You can simplify your expression
(?<=\b(from|join)\s+[a-zA-Z0-9_$#-]*\.\s*)[a-zA-Z0-9_]+
It will yield the table name directly, without having to use named groups. I am using the pattern
(?<=prefix)find
This returns only the part "find" as match value. As prefix I use "from" or "join" followed by the database name the dot and possibly spaces.
\b
is the beginning or end of a word.
The last part [a-zA-Z0-9_]+
is the table name.
It makes no difference whether you have an inner join, outer join etc., so I dropped this distinction.
Comments are ugly to detect, beacuse they can contain about anything and can appear about everywhere.

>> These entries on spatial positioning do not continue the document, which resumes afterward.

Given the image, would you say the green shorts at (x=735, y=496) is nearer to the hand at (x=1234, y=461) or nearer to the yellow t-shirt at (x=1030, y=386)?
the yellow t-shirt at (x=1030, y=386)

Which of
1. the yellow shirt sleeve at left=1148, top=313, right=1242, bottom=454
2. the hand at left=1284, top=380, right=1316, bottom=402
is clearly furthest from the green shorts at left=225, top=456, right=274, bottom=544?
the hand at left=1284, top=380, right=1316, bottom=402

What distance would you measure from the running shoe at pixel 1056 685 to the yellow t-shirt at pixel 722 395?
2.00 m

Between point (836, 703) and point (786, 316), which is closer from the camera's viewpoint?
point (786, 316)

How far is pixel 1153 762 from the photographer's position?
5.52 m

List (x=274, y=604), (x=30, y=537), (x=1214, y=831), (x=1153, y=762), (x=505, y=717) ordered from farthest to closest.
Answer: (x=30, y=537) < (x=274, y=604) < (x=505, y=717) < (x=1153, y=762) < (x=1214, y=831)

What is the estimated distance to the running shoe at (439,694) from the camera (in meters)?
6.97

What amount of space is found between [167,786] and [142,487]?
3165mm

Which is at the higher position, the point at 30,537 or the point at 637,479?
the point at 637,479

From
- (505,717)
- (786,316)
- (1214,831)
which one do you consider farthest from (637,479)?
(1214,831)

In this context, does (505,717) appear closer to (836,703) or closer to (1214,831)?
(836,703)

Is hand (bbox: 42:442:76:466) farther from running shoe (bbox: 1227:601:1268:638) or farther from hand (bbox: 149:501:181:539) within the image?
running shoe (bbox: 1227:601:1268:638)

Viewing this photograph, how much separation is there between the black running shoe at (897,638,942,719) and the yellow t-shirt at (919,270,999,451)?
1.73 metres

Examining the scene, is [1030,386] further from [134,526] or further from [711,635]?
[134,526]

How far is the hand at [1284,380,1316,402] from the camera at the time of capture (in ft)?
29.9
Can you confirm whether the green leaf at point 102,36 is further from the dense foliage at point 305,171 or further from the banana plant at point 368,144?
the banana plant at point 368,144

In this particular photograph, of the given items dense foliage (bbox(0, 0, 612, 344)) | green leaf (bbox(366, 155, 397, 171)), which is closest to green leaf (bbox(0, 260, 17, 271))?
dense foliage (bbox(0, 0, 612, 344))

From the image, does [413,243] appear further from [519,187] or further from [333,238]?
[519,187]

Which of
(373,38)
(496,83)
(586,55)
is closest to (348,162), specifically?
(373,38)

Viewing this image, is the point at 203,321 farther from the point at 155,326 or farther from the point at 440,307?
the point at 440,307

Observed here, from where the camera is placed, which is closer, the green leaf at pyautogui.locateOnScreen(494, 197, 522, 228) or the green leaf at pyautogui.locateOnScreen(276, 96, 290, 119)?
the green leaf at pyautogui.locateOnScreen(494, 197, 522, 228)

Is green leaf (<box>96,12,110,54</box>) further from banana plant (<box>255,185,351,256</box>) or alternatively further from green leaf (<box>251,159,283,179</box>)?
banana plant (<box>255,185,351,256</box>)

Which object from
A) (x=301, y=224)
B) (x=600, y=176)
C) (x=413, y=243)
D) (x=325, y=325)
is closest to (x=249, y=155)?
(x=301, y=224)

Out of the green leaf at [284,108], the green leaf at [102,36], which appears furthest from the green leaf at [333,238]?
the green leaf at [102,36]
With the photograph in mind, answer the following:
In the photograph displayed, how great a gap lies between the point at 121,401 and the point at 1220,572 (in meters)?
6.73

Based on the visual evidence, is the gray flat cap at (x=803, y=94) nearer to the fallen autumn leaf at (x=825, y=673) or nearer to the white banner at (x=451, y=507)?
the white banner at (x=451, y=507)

Also you have two types of comments -- Until end of line
and \* ... *\
.
You could try to detect comments and spaces like this
(\s|--.*?$|\\\*.*?\*\\)+
Note that the backspace and the star have to be escaped, so \*
becomes \\\*
and *\
becomes \*\\
.
$
denotes the end of line. The ?
after .*
ensures that not several comments are skipped at once, thus skipping meaningful text between them.
This will work in most cases; however, comment like structures could be included within string literals: SELECT 'hello -- world' AS greeting FROM ...
. This is not a comment! Without a full syntax analysis of the SQL text you will not be able to cover all possible cases. But you cannot do this with Regex. Regex has its limits.